[Recorded data]

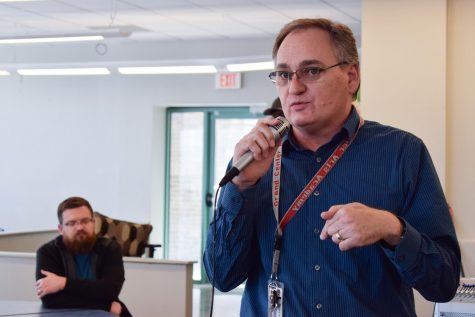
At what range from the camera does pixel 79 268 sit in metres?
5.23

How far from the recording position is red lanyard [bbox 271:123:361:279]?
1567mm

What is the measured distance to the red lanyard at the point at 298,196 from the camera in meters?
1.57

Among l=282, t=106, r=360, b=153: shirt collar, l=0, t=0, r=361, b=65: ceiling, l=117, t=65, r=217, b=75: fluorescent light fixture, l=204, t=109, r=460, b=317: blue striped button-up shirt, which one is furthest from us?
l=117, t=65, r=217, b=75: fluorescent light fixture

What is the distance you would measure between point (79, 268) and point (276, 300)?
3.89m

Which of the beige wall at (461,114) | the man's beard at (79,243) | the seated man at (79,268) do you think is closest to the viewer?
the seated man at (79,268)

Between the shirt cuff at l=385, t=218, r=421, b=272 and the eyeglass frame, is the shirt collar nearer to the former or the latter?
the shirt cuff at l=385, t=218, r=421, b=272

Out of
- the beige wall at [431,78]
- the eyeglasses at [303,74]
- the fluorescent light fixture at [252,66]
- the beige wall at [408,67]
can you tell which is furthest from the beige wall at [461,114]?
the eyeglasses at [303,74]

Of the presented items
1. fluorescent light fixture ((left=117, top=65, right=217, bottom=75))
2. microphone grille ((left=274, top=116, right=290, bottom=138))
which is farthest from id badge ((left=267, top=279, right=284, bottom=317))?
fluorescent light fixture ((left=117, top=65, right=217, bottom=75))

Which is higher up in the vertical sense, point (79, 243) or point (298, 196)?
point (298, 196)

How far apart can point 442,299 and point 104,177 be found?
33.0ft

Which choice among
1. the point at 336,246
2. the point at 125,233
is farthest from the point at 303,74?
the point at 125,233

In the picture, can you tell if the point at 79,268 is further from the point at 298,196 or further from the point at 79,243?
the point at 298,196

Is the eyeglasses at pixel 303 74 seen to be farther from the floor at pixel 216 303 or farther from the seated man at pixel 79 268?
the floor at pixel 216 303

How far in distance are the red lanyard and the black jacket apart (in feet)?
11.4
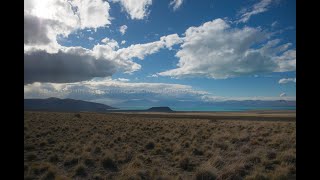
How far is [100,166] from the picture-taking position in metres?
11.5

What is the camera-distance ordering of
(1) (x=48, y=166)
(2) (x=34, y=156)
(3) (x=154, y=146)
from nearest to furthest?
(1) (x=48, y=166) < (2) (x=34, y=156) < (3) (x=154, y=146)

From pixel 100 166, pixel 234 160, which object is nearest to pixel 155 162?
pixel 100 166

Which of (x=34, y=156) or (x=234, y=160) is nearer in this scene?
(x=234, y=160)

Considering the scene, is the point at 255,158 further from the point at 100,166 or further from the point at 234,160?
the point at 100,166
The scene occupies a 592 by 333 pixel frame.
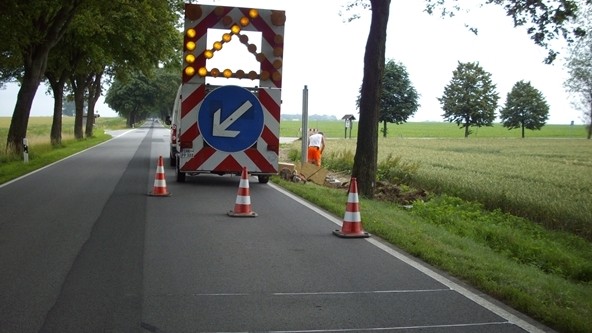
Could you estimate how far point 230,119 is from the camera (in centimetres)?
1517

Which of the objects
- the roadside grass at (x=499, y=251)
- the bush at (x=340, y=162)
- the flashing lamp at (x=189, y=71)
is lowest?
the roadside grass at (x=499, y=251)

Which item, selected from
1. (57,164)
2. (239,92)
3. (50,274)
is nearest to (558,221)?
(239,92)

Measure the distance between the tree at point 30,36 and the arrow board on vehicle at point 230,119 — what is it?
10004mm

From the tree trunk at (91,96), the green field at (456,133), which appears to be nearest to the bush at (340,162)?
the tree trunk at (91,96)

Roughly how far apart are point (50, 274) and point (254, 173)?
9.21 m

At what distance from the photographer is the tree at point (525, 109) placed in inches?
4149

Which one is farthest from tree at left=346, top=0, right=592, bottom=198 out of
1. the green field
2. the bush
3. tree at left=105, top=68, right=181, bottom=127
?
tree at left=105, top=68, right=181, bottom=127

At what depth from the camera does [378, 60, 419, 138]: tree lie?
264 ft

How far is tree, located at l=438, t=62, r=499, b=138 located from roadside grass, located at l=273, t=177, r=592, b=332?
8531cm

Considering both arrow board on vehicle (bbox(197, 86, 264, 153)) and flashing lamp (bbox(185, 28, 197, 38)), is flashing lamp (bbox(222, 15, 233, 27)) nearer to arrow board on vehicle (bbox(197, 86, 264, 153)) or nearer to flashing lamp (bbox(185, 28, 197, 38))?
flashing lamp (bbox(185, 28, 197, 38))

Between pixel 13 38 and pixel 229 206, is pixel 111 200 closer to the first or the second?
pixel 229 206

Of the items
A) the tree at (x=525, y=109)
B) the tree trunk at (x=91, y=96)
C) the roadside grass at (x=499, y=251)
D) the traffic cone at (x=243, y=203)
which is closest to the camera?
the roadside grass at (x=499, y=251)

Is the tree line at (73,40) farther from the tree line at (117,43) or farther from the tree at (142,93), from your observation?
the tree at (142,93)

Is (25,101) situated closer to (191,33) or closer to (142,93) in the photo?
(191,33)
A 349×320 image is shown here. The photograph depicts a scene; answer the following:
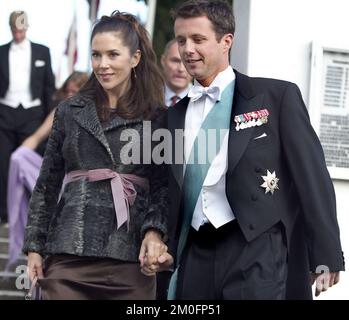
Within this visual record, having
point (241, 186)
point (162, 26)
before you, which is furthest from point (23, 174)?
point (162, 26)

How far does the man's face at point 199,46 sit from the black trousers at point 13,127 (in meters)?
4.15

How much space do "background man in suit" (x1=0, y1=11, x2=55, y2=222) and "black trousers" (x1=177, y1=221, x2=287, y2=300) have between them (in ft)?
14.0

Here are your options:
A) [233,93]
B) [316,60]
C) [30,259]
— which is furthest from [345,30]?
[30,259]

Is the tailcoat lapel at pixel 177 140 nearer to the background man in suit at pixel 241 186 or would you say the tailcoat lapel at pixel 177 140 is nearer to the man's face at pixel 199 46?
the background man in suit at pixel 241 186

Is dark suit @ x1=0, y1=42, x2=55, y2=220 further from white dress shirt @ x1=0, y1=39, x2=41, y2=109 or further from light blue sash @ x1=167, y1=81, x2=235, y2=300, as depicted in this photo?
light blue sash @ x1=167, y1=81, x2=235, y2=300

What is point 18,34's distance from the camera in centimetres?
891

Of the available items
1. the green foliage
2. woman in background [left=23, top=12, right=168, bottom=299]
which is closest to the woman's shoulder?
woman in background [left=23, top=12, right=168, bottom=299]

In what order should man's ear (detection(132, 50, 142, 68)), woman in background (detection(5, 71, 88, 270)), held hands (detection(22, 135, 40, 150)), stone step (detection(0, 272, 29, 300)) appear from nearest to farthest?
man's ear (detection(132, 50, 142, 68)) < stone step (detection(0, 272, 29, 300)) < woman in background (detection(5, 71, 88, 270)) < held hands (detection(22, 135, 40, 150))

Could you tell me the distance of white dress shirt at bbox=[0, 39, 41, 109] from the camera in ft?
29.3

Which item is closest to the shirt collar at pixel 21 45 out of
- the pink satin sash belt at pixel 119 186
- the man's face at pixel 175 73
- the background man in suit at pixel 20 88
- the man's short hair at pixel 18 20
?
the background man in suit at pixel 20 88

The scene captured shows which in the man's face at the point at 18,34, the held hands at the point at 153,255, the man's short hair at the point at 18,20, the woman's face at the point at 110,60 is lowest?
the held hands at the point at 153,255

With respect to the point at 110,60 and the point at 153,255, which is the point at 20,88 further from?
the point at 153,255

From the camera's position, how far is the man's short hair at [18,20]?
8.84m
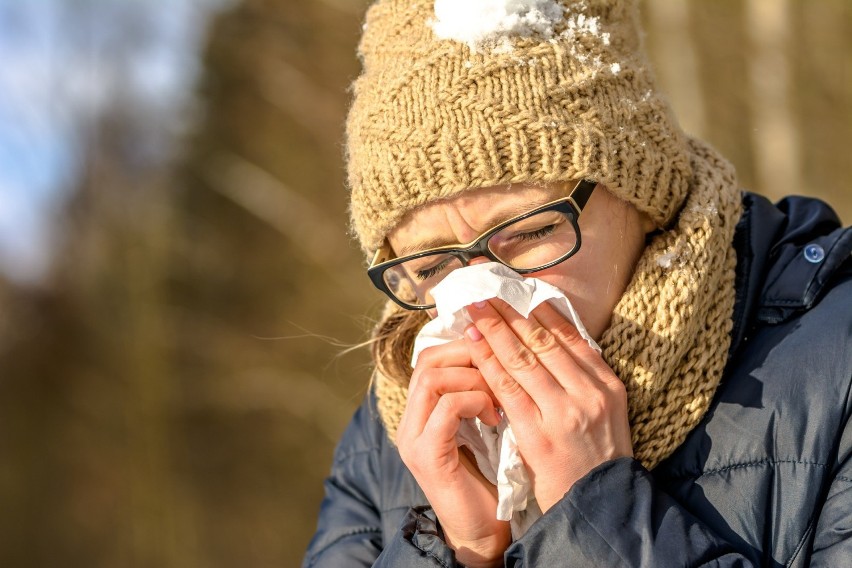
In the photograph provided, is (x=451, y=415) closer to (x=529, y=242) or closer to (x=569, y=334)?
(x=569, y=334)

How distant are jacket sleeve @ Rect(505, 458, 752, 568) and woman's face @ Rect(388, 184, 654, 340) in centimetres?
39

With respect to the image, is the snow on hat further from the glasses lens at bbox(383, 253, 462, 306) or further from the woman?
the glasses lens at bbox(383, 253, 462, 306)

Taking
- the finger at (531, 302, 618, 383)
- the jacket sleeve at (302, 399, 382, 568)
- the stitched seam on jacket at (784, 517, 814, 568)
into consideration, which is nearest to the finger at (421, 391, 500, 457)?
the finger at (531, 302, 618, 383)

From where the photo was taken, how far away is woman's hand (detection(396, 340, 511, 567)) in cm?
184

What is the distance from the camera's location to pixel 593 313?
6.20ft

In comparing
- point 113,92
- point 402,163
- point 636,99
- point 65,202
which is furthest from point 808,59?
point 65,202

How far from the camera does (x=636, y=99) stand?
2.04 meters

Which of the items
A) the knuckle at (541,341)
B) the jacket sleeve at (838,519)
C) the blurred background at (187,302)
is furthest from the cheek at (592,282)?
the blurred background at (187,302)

==

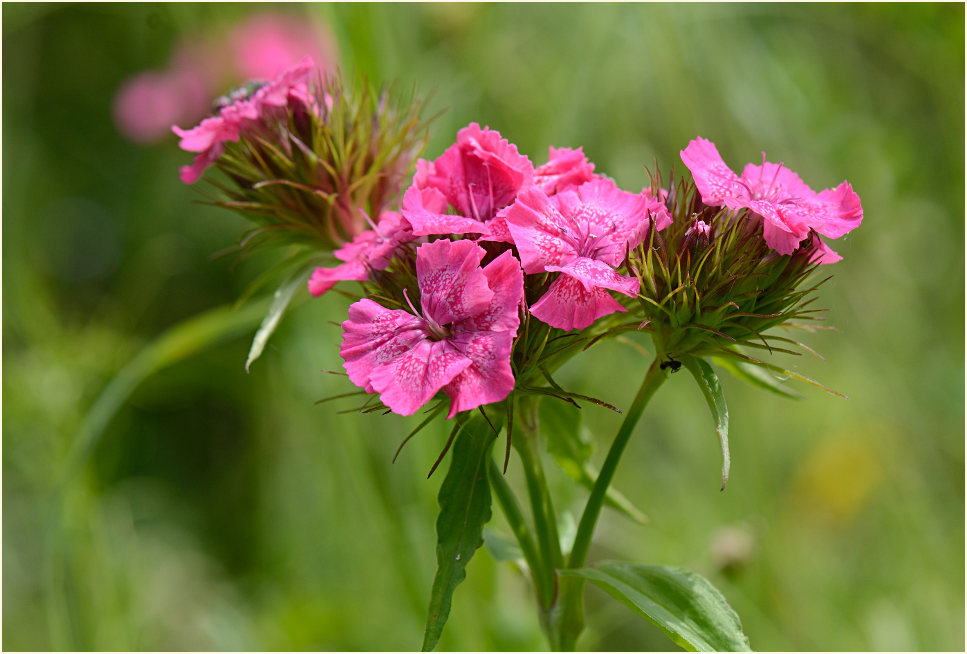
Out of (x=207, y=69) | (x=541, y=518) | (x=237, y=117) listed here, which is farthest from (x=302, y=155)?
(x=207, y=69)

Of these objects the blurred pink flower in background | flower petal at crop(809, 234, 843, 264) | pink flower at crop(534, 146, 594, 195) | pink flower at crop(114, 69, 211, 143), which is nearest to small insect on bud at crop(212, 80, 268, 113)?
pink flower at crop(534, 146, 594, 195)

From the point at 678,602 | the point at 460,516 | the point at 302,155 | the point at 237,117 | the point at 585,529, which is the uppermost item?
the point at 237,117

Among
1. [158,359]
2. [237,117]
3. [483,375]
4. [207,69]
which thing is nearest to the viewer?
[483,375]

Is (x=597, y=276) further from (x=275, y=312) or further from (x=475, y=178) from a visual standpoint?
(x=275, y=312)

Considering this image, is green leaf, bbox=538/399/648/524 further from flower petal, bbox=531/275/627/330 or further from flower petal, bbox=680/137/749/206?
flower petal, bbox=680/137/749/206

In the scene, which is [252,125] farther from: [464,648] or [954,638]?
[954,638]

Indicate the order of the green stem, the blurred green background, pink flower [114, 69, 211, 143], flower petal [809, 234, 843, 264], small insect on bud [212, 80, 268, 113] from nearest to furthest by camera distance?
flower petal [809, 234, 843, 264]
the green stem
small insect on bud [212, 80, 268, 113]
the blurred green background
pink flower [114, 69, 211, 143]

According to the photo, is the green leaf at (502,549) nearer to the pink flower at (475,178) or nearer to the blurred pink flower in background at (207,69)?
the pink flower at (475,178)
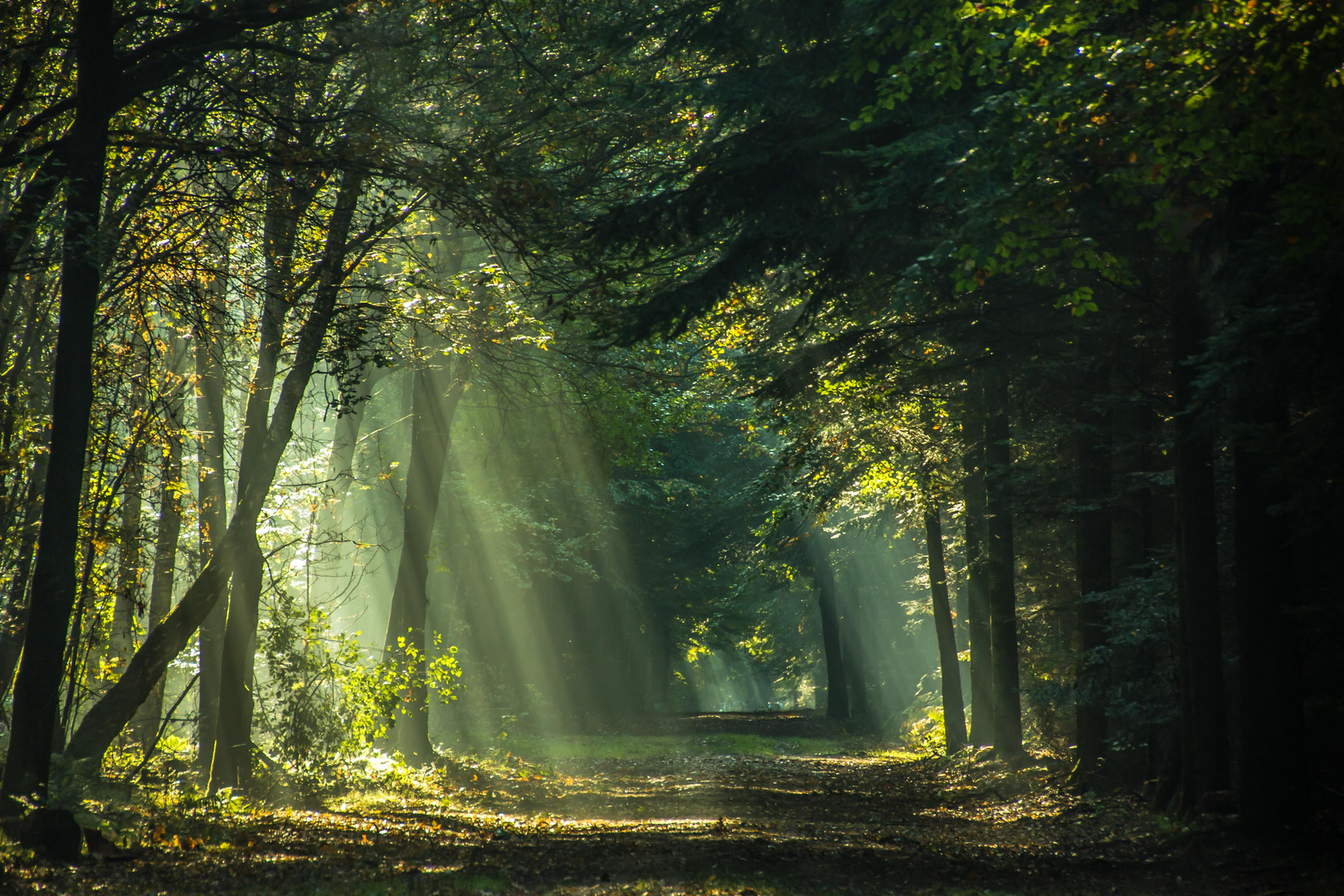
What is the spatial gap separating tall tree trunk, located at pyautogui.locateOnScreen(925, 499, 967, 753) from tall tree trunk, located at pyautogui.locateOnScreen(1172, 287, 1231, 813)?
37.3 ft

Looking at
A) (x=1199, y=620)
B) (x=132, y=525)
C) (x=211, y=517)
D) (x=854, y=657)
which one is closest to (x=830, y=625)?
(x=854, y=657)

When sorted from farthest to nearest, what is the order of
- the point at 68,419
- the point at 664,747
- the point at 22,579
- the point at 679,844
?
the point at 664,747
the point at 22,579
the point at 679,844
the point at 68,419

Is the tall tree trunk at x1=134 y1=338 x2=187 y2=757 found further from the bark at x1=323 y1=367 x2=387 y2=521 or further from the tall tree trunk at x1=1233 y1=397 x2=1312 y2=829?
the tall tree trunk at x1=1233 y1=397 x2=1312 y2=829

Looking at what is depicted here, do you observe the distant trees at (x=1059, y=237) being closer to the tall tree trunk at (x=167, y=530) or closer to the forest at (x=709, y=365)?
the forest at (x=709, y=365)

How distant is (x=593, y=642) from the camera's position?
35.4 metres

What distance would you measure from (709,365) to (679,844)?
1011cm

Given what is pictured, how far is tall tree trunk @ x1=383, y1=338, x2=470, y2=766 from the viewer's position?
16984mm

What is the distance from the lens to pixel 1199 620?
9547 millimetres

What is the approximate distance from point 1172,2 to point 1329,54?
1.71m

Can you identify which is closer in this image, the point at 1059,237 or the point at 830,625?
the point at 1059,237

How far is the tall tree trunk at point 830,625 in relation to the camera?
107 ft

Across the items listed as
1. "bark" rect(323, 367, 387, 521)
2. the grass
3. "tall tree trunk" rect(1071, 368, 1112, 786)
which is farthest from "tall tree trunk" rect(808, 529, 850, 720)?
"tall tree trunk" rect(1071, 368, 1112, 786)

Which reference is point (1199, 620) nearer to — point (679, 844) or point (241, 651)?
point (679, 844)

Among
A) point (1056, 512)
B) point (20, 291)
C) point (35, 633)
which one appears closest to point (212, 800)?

...

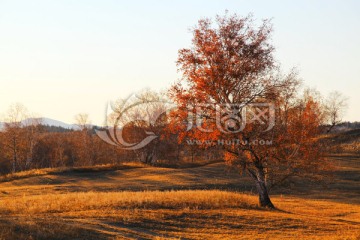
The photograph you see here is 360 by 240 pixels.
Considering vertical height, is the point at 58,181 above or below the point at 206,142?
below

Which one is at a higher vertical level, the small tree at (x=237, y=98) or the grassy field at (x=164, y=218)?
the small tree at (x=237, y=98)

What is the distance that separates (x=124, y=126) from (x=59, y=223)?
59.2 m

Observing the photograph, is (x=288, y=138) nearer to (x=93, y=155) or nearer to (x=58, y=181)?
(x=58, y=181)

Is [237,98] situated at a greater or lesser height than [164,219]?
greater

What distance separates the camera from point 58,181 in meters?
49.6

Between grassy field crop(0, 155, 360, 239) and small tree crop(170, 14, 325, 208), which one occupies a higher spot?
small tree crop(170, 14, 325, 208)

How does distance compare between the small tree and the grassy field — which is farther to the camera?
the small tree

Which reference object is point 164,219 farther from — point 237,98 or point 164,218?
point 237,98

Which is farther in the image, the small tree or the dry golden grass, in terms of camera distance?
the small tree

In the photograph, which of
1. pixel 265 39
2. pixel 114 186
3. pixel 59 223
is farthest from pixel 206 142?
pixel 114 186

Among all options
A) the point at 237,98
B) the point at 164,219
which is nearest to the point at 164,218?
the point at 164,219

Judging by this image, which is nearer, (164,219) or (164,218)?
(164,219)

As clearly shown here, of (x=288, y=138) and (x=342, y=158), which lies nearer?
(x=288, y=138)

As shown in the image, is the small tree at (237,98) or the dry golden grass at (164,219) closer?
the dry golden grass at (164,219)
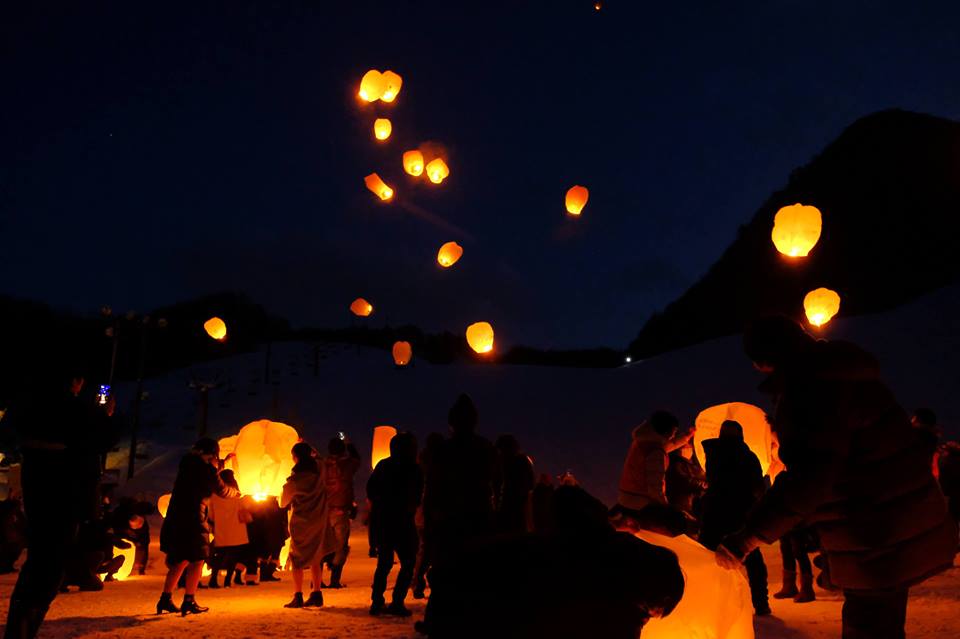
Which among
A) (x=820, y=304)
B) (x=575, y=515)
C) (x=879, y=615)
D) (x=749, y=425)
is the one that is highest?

§ **Instructions for the task**: Reproduce the part that opens with the line containing "What distance would" and closes with the line containing "9547 millimetres", swapping every "distance" for "range" and keeping everything else the same.

§ **Task solution**:
What range would you measure from (709,365) to (679,844)?
1011cm

Given what is pictured, how far is tall tree trunk @ x1=383, y1=338, x2=470, y2=766 from the viewer's position?
16984mm

What is the range from the lens to pixel 1199 620?
9547 millimetres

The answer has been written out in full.